Неожиданно женщинами овладела новая проблема. Она обсуждалась всюду.
          Действительно, опыта обращения с косулями никто не имел, потому вопрос требовал либо терпеливого изучения, либо принятия наобум никому не известных мер.
          Суть вопроса заключалась в том, что Ленточка с первых дней жизни видела перед собой только людей.

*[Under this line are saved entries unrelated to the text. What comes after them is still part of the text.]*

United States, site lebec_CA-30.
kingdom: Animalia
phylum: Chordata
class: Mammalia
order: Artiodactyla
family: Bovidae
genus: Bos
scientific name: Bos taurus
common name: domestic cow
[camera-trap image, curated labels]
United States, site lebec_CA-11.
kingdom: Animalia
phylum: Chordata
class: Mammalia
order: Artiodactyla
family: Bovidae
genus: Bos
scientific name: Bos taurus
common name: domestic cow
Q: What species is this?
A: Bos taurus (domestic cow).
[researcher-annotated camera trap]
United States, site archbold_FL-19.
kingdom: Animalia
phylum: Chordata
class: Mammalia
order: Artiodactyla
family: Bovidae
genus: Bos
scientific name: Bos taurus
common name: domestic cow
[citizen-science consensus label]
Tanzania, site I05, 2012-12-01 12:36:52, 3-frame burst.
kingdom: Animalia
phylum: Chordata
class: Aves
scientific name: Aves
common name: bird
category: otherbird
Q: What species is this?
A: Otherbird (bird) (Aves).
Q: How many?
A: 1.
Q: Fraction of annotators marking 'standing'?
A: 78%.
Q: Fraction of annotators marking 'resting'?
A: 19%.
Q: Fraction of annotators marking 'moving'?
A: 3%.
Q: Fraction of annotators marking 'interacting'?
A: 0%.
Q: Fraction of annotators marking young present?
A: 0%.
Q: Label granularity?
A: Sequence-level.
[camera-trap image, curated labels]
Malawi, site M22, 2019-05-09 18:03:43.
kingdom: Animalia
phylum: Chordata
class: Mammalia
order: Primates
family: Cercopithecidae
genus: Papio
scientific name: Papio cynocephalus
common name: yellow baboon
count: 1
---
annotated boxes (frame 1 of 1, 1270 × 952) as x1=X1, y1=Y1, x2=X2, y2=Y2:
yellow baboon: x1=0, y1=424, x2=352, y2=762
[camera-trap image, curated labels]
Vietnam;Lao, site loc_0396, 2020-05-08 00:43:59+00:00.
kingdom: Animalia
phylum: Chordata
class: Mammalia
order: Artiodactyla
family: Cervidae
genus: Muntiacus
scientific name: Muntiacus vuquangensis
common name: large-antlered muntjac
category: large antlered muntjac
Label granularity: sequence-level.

Потому женщины беспокоились, что на воле она не сможет найти себе пару. В лес, окружавший военных городок со всех сторон, она давно уходила без ограничений, но в родную стихию ее, кажется, не сильно и тянуло. Куда с большим удовольствием она носилась наперегонки с детьми, скакала рядом с ними, словно, рыжий мячик, и совсем не хотела в одиночестве оставаться. Даже изрядно утомившись, она к удовольствию девчонок доверчиво укладывалась отдохнуть рядом с ними, тут же на травке, занятно подобрав под себя длинные и удивительно тонкие ножки. Поспав с полчаса, непрерывно поводя приподнятыми ушами, она рывком вскидывала своё мускулистое тельце, покрытое короткой, но уже густой рыжей шерсткой, и опять скакала и бегала. Казалось, что ее забавляла неспособность окружавших ее друзей успешно с ней соперничать в этом занятии.
          Вопрос о лесном друге для Ленточки, видимо, обсуждался и в некоторых семьях, потому-то однажды в его решение вмешались офицеры. Как всегда, ни с кем не советуясь (наверное, понимали, что среди женщин их меры полного понимания не найдут), они, выезжая на свои тактические занятия, тайно захватили и Ленточку. Увезли ее очень далеко, километров за семьдесят от военного городка. Так, по крайней мере, под давлением женщин потом объяснили некоторые виновники происшествия. Офицеры уверяли, будто специально выпустили Ленточку на волю в прекрасном месте, в смешанном густом лесу, где недавно встречали взрослую косулю с тремя такими же рыженькими малышами. Оттуда якобы достаточно далеко до населенных пунктов, потому нежелательных контактов с людьми у нее не будет, зато взрослая косуля обязательно примет Ленточку под свою материнскую опеку. А волки и иные опасные хищники в нашем лесу не встречались.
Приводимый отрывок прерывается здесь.